■ **SÉRIE D'EXERCICES**
[A] D'après l'extrait sur les Trois Glorieuses, qui devient général en chef ?
[B] Pour chaque affirmation, indiquez si l'extrait sur les Trois Glorieuses la confirme, en citant les mots décisifs : (i) un ordre d'arrestation vise six députés ; (ii) trois régiments font défection ; (iii) le duc d'Orléans est nommé lieutenant général.
[C] Traduisez en anglais la phrase suivante de l'extrait sur les Trois Glorieuses : « Marmont supplie la cour de rapporter les ordonnances. »

LES TROIS GLORIEUSES


La folie de la cour. — Le peuple de Paris. — Défaillance de la bourgeoisie libérale. — Première journée. — Seconde journée. — Paris est debout. — L’insurrection est générale. — Le drapeau tricolore. — Marmont supplie la cour de rapporter les ordonnances. — Ordre d’arrestation contre six députés. — Les réunions des députés. — Troisième journée. — Défection de deux régiments. — La commission municipale. — La Fayette général en chef. — Départ de Saint-Cloud. — Le duc d’Orléans lieutenant général. — Sa visite à l’Hôtel de Ville. — La royauté nouvelle. — Chute de l’ancienne. — La République. — Jugement sur la Restauration.

[Données brutes]

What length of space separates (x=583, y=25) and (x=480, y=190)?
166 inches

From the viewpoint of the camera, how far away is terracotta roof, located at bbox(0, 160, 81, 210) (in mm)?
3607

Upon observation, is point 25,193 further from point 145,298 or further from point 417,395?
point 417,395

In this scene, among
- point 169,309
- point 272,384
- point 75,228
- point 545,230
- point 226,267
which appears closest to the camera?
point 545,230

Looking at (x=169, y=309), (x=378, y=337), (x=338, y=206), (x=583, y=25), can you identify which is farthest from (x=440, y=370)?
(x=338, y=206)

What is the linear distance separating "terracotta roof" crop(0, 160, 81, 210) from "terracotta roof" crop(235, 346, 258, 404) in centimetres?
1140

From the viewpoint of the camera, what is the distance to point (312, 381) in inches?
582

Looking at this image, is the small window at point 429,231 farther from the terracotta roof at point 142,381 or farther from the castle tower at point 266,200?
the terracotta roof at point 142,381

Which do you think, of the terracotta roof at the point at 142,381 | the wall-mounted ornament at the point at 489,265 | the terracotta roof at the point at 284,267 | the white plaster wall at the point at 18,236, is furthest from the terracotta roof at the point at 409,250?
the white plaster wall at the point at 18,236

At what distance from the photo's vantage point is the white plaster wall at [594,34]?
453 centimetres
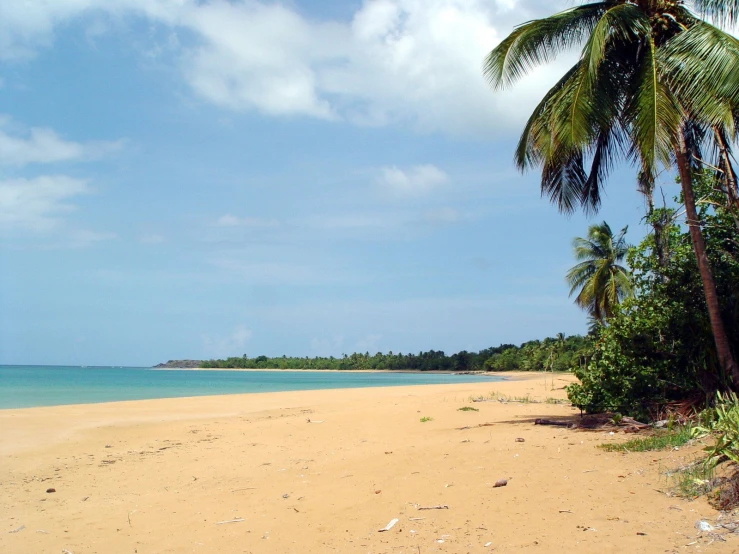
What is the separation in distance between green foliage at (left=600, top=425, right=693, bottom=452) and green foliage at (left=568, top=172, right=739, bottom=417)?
1.58 metres

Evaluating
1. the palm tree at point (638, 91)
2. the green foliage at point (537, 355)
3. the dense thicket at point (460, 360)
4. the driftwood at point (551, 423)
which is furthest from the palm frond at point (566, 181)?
the green foliage at point (537, 355)

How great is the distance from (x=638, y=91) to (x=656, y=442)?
16.9 ft

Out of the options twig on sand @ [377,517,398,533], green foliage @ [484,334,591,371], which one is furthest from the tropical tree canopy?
green foliage @ [484,334,591,371]

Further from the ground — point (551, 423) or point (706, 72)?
point (706, 72)

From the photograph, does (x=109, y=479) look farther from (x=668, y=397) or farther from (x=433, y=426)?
(x=668, y=397)

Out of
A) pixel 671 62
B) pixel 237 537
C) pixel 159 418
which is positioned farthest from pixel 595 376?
pixel 159 418

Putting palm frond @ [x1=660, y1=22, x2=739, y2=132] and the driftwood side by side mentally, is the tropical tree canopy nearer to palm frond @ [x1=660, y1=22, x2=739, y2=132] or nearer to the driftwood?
palm frond @ [x1=660, y1=22, x2=739, y2=132]

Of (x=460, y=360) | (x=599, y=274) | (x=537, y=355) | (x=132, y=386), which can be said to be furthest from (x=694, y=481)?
(x=460, y=360)

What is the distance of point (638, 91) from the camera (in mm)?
8883

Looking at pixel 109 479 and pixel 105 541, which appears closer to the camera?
pixel 105 541

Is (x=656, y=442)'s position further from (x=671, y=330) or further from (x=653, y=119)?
(x=653, y=119)

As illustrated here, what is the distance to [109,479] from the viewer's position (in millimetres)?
9078

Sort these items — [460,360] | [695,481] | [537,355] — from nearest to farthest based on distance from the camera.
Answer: [695,481], [537,355], [460,360]

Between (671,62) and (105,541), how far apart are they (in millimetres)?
9515
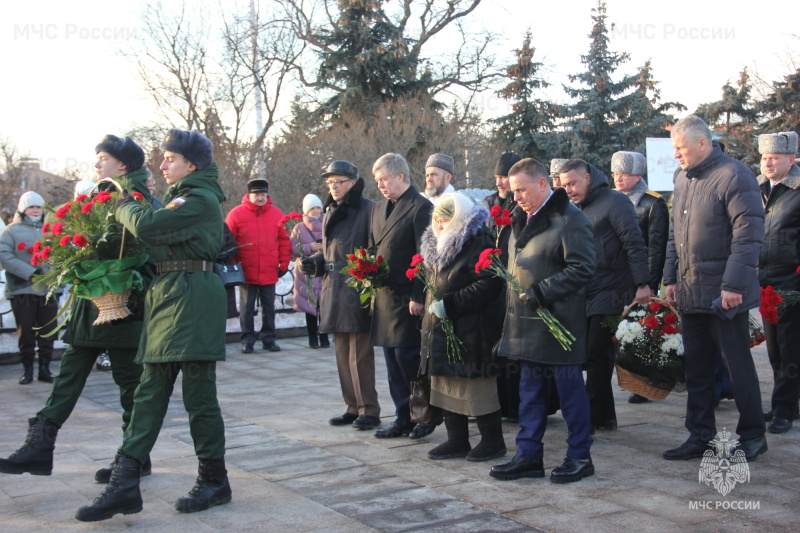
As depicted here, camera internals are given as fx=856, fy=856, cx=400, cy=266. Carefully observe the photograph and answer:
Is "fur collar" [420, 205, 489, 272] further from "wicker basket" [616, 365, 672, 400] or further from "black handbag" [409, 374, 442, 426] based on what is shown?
"wicker basket" [616, 365, 672, 400]

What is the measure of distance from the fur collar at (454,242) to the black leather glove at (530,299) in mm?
681

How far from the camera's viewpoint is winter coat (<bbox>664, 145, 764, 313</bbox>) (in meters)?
5.16

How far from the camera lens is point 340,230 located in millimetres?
6906

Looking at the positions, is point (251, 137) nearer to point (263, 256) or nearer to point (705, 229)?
point (263, 256)

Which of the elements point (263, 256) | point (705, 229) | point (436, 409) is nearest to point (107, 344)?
point (436, 409)

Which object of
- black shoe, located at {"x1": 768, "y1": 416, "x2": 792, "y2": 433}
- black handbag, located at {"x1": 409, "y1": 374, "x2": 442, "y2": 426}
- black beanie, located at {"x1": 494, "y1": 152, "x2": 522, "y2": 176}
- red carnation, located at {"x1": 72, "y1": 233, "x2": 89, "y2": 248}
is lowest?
black shoe, located at {"x1": 768, "y1": 416, "x2": 792, "y2": 433}

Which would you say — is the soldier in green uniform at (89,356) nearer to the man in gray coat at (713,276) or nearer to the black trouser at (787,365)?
the man in gray coat at (713,276)

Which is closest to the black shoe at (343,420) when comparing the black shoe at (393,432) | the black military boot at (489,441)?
the black shoe at (393,432)

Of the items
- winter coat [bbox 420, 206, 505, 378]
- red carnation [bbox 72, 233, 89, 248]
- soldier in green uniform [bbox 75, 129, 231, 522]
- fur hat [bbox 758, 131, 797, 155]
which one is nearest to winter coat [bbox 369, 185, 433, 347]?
winter coat [bbox 420, 206, 505, 378]

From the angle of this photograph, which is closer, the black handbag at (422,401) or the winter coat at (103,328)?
the winter coat at (103,328)

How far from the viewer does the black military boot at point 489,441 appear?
5.52 metres

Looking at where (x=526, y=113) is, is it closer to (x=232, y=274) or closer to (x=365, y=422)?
(x=232, y=274)

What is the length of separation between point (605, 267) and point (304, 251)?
18.4 feet

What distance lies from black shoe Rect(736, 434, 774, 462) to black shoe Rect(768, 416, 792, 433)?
750 millimetres
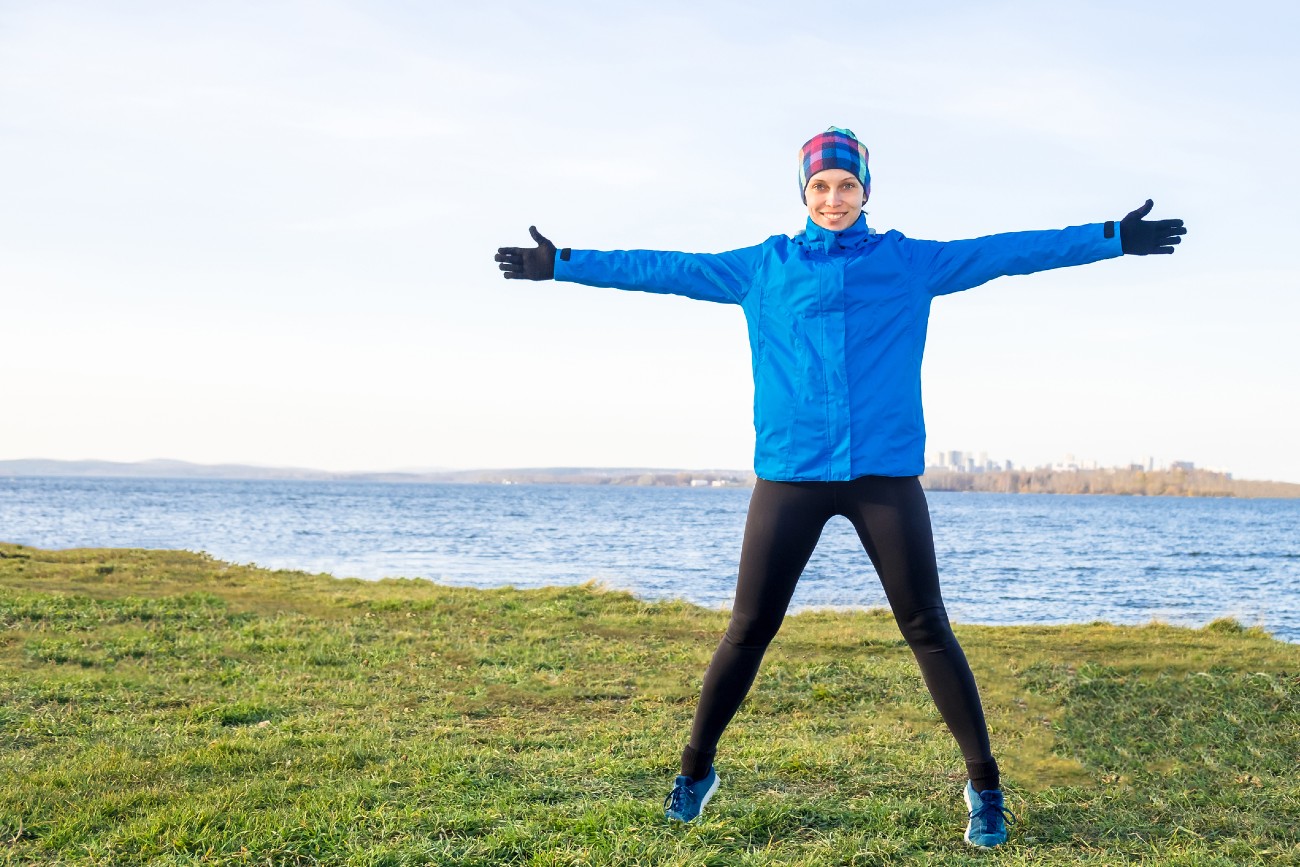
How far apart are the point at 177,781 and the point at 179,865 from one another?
1190mm

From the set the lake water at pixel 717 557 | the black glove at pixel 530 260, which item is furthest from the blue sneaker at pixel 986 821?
the lake water at pixel 717 557

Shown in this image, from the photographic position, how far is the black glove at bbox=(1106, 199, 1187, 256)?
3.66m

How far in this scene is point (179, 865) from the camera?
3377 millimetres

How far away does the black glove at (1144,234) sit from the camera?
3658 mm

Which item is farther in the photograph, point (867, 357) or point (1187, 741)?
point (1187, 741)

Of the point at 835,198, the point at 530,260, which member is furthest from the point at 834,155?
the point at 530,260

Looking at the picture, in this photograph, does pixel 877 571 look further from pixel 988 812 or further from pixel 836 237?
pixel 836 237

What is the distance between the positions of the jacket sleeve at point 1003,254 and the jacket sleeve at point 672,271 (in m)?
0.69

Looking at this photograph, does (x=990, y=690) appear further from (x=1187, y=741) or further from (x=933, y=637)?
(x=933, y=637)

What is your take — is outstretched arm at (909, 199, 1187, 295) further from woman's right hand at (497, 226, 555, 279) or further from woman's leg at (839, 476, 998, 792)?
woman's right hand at (497, 226, 555, 279)

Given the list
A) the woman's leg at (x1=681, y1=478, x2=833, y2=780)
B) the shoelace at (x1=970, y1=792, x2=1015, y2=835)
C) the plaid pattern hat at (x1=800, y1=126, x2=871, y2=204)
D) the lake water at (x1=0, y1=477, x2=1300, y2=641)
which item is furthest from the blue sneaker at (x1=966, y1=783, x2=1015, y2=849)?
the lake water at (x1=0, y1=477, x2=1300, y2=641)

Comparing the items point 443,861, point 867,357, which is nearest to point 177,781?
point 443,861

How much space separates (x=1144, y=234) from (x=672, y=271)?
5.99 feet

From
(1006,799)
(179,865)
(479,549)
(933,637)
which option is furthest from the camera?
(479,549)
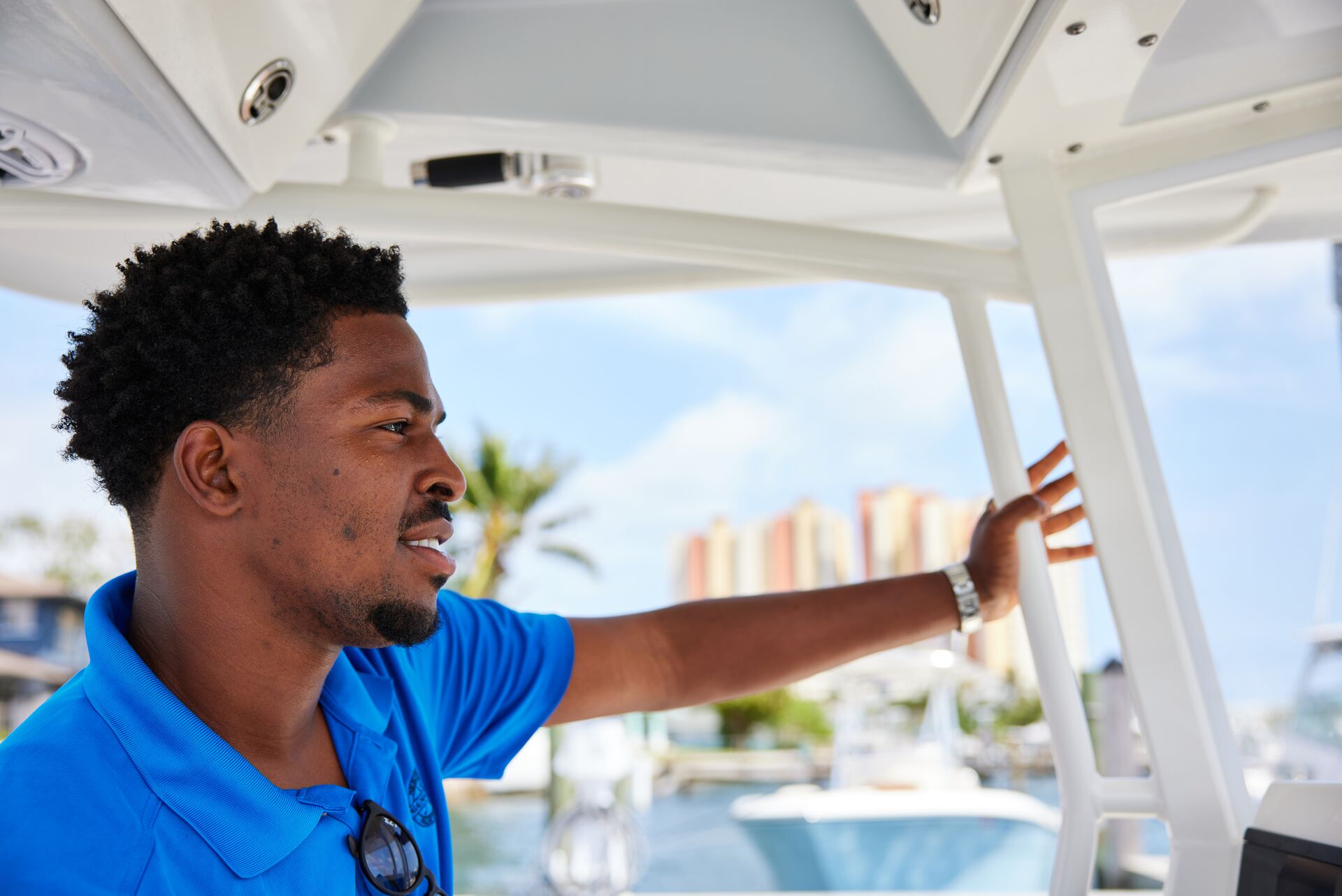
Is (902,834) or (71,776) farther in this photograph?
(902,834)

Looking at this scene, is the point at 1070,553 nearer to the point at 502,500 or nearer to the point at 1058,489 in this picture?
the point at 1058,489

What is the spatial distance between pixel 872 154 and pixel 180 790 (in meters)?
0.92

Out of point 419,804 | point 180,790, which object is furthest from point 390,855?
point 180,790

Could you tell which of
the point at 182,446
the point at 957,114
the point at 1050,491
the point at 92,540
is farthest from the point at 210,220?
the point at 92,540

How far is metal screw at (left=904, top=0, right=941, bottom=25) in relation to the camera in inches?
43.0

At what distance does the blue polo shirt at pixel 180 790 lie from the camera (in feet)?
2.81

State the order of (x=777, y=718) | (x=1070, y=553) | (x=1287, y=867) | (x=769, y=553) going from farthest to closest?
(x=769, y=553) → (x=777, y=718) → (x=1070, y=553) → (x=1287, y=867)

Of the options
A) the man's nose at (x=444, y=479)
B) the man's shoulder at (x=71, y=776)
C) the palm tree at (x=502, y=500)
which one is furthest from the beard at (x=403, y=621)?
the palm tree at (x=502, y=500)

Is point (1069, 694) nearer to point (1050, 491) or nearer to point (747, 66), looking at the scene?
point (1050, 491)

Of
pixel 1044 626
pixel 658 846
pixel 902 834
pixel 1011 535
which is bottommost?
pixel 658 846

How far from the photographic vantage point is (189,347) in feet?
3.58

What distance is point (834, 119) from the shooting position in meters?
1.30

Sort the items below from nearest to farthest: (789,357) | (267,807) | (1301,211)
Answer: (267,807), (1301,211), (789,357)

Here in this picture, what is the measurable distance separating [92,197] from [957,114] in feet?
3.01
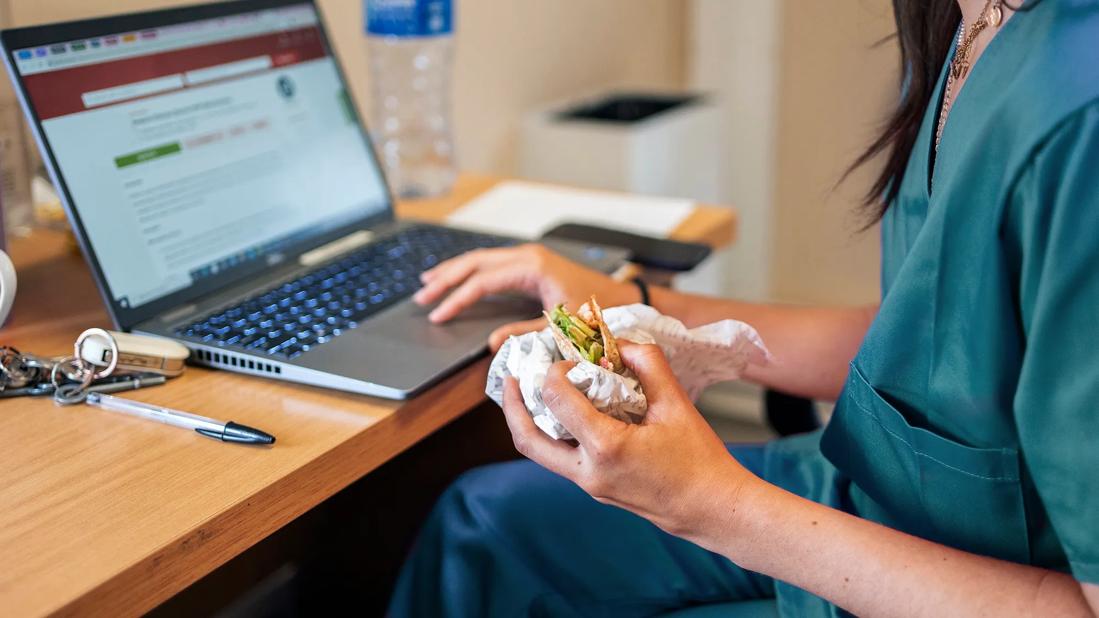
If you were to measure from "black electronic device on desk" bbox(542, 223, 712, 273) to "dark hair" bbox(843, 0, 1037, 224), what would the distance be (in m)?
0.29

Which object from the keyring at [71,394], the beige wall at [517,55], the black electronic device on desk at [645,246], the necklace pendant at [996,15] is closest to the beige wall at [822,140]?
the beige wall at [517,55]

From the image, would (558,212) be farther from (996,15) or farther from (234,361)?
(996,15)

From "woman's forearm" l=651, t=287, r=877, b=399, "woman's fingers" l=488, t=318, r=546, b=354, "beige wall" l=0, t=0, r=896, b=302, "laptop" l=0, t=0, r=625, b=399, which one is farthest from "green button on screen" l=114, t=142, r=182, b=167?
"beige wall" l=0, t=0, r=896, b=302

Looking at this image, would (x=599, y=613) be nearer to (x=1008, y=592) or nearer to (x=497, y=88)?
(x=1008, y=592)

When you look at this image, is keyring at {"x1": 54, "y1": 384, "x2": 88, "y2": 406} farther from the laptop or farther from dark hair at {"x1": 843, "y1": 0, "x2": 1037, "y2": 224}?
dark hair at {"x1": 843, "y1": 0, "x2": 1037, "y2": 224}

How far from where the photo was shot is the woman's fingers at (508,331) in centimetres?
86

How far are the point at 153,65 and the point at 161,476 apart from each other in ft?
1.46

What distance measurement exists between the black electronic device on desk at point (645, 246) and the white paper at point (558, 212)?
3cm

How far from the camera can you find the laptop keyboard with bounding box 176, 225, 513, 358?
0.88 m

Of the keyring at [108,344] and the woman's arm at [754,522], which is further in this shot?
the keyring at [108,344]

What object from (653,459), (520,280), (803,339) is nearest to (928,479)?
(653,459)

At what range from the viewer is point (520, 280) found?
97 cm

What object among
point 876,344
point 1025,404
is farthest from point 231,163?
point 1025,404

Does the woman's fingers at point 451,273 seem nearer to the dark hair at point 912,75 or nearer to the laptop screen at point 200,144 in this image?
the laptop screen at point 200,144
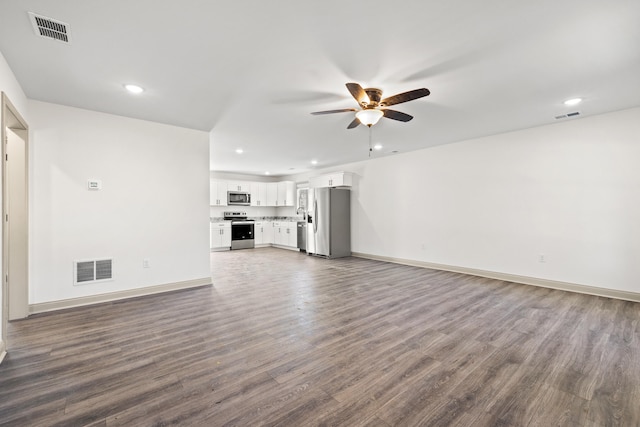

■ **LES RÉPONSES**
[A] La Fayette.

[B]
(i) Oui : « Ordre d’arrestation contre six députés. »
(ii) Non : « Défection de deux régiments. »
(iii) Oui : « Le duc d’Orléans lieutenant général. »

[C] Marmont begs the court to revoke the ordinances.